- USD/CHF failed to capitalize on its early uptick to one-month tops.
- The set-up supports prospects for the emergence of some dip-buying.
The USD/CHF pair stalled its recent positive move to one-month tops and faced rejection near the very important 200-day SMA, around the 0.9800 round-figure mark.
The intraday pullback extended through the early North-American session and dragged the pair to fresh daily lows, around the 0.9740-35 region amid a mildly weaker USD.
On the daily chart, the pair this week has confirmed a bullish breakthrough an important confluence hurdle, comprising of 100-day SMA and the top end of a symmetrical triangle.

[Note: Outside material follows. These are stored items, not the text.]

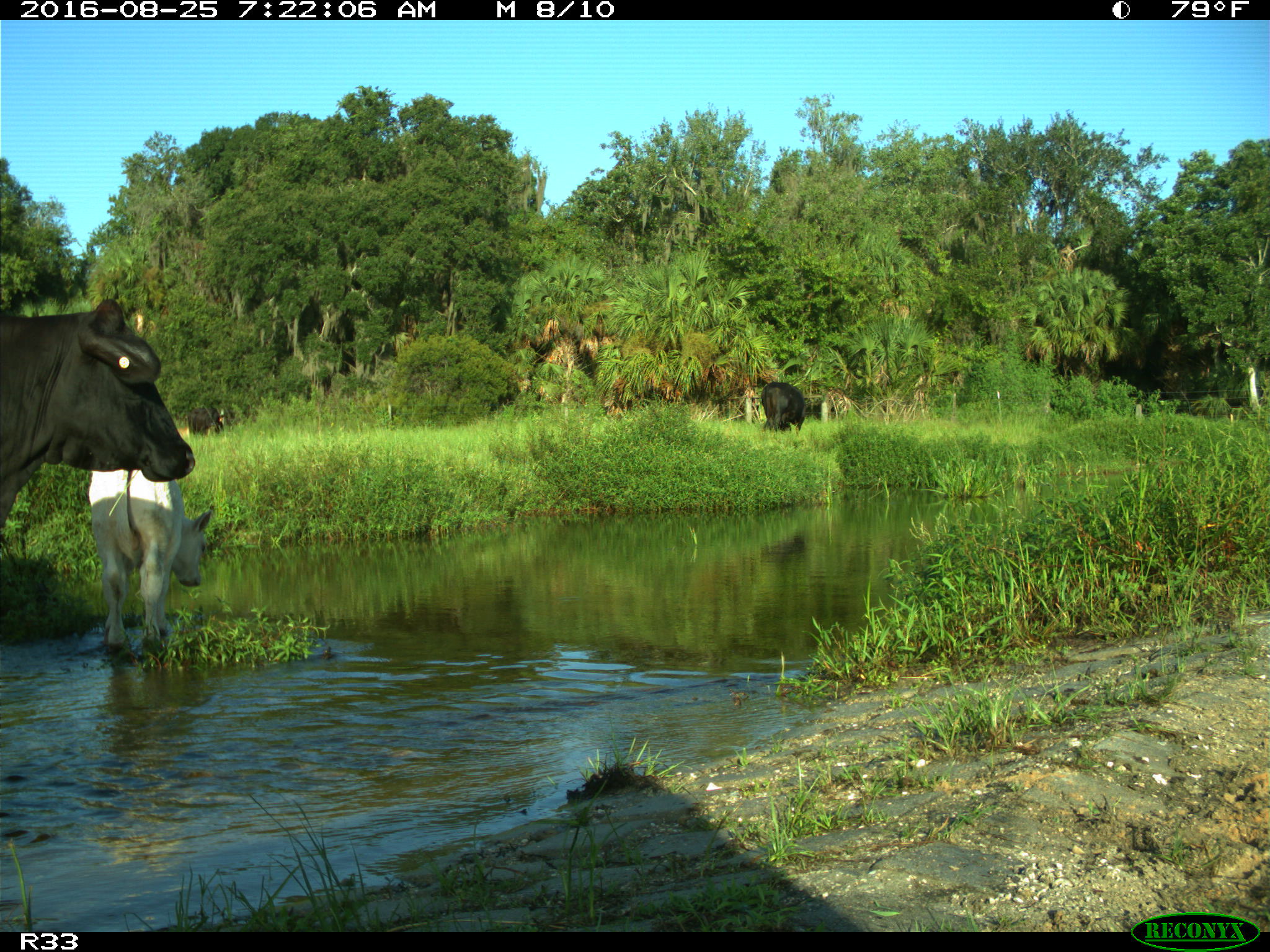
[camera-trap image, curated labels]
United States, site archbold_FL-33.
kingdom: Animalia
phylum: Chordata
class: Mammalia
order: Artiodactyla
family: Bovidae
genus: Bos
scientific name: Bos taurus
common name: domestic cow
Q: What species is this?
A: Bos taurus (domestic cow).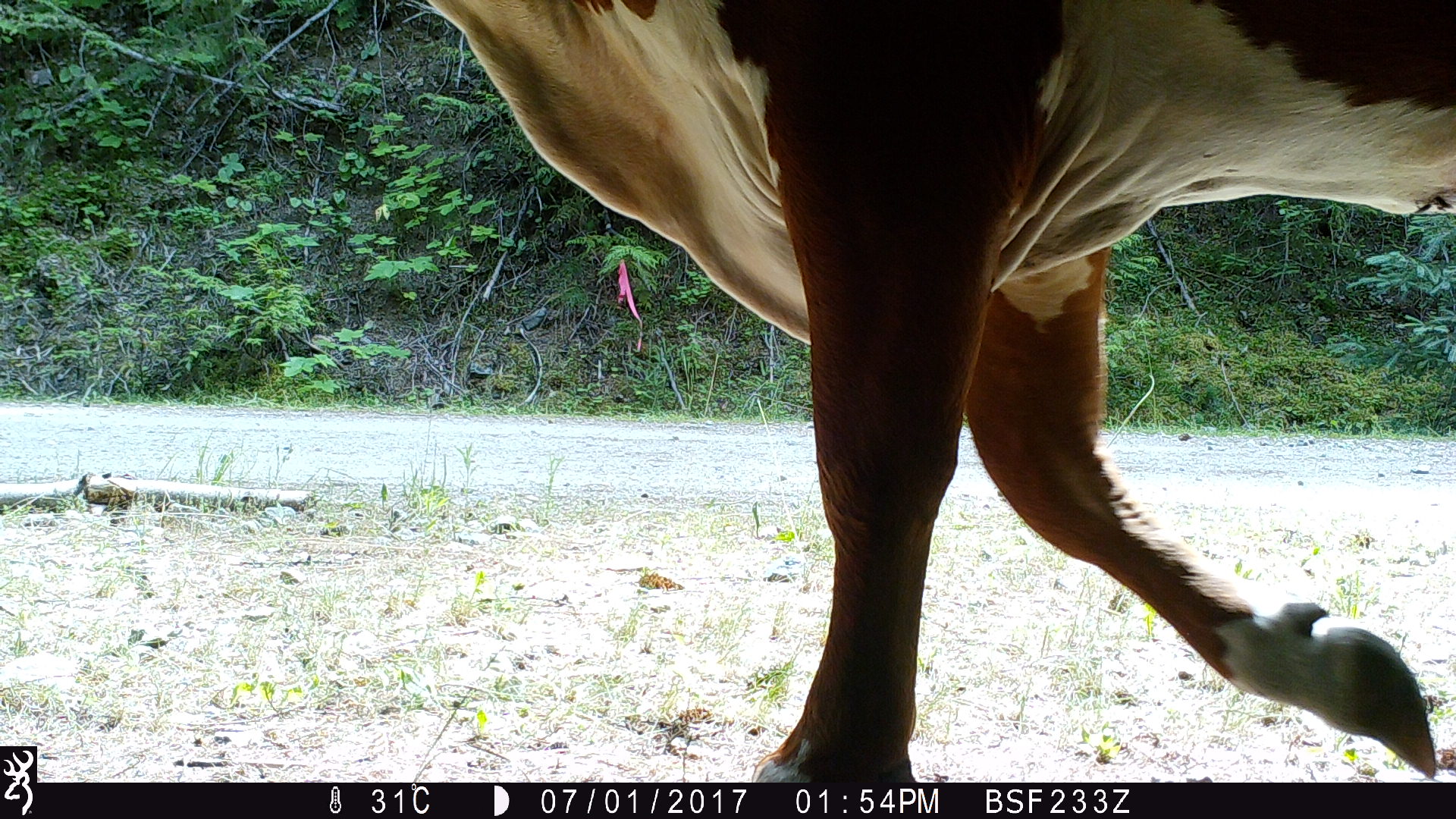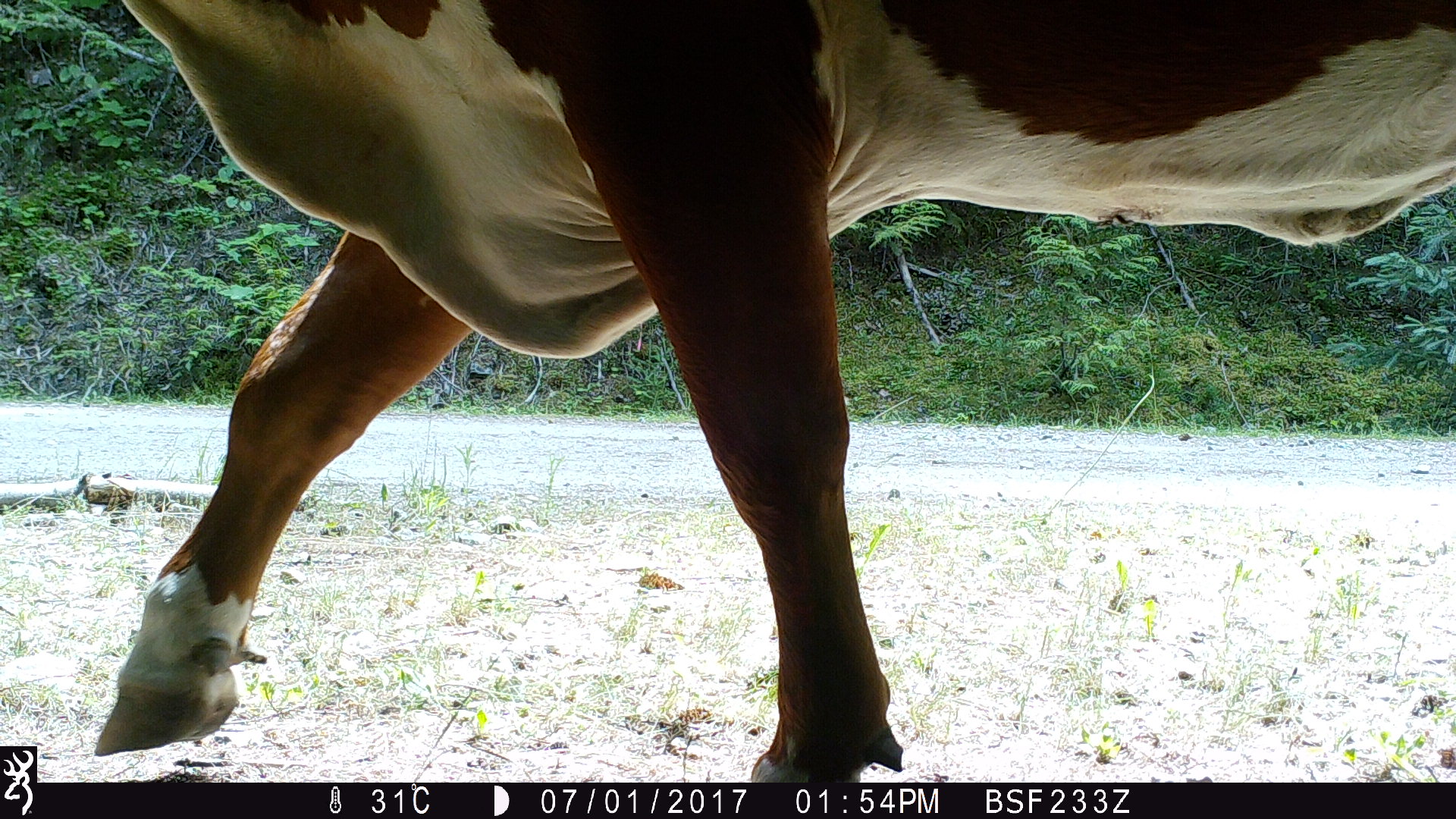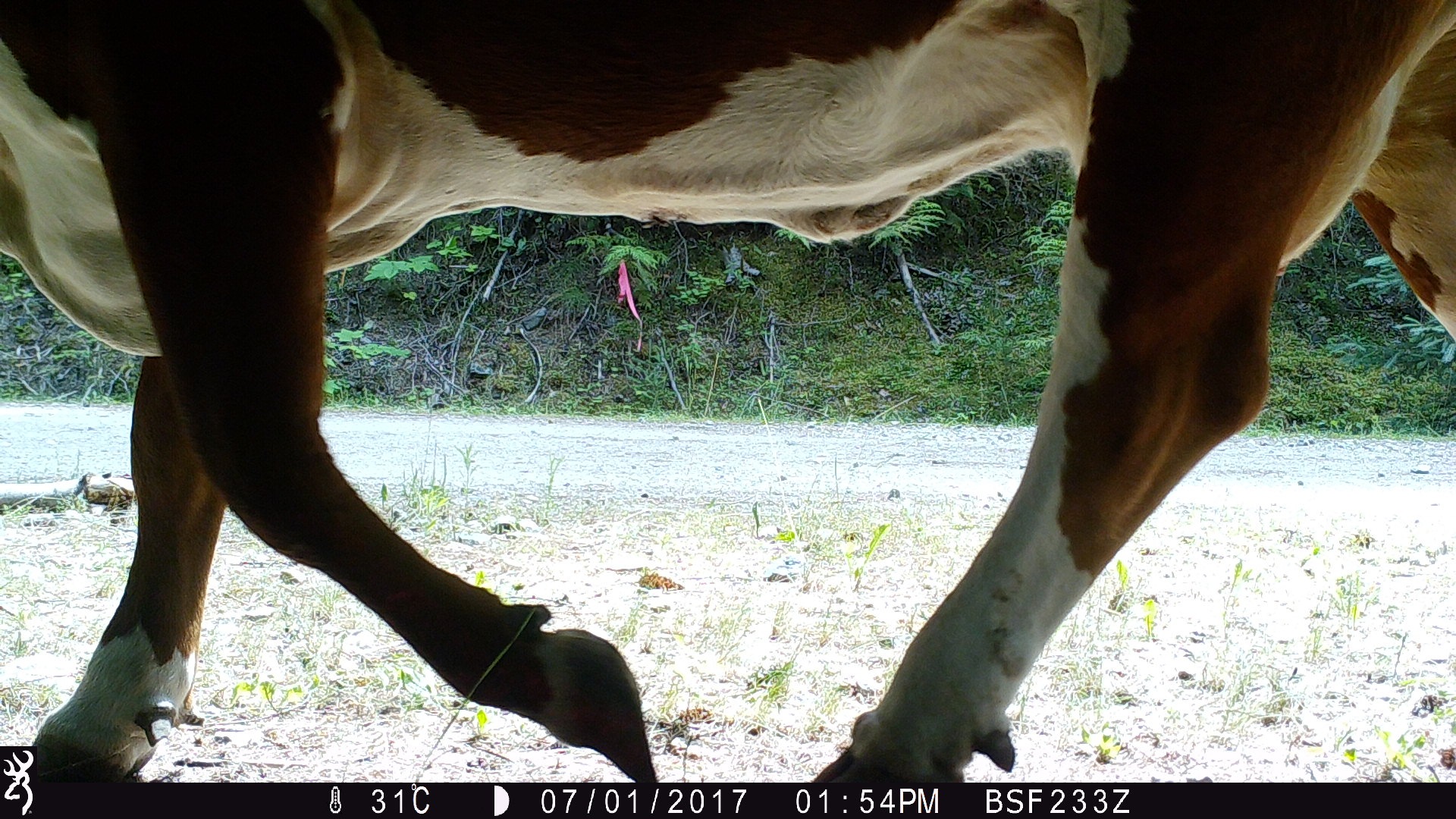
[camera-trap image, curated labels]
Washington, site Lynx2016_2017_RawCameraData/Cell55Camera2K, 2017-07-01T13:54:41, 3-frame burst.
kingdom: Animalia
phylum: Chordata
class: Mammalia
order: Artiodactyla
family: Bovidae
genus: Bos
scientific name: Bos taurus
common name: domestic cattle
Domestic cattle (Bos taurus). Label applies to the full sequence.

Moreover, bullish technical indicators on 4-hourly/daily charts add credence to the constructive outlook and support prospects for the emergence of some dip-buying.
The set-up remains in favour of bulls and a slide back towards the mentioned resistance breakpoint, around the 0.9700 mark, might still be seen as a buying opportunity.
That said, some follow-through selling might negate any near-term bullish bias and prompt some technical selling and drag the pair further towards the 0.9600 mark.
On the flip side, bulls might wait for a sustained move beyond the 0.9800 mark (200-DMA), above which the pair might aim towards testing the 0.9855-60 supply zone.